Mercredi, 18 septembre 2019, ville de Sangmélima, il est 16h15, lorsque votre reporter à peine arrivé dans la cité se met à la recherche du domicile de Nathan Fongang Mesaak, professeur bilingue au lycée d’Avebe-Esse. Une localité située à 25 km de la ville. L’actualité faisant couler beaucoup de salive dans la région étant l’interpellation de cet enseignant samedi, 14 septembre 2019, au lendemain de son cours d’anglais en classe de première. L’enseignant est donc toujours en garde à vue administrative à la brigade territoriale de Sangmélima depuis le jour de son interpellation.

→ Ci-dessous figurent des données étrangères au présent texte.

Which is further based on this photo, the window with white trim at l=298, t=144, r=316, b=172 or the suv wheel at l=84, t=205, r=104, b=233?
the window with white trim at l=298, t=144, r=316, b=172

Nathan Mesaack Fongang, professeur de lycées d’enseignement général bilingue, né le 23 octobre 1983, est en service au lycée d’Avebe-Esse depuis le 15 janvier 2014. Mercredi, 18 septembre 2019 donc, votre reporter se met à la recherche de sa famille. Une tâche qui ne s’annonce pas facile. Surtout qu’au départ, il ne dispose d’aucun indice. Il se souvient néanmoins que dans l’autobus qui l’a conduit à Sangmélima, un passager lors des discussions a laissé entendre qu’il connaissait vaguement monsieur Fongang, et qu’il habiterait non loin du stade de Sangmélima au quartier Akôn.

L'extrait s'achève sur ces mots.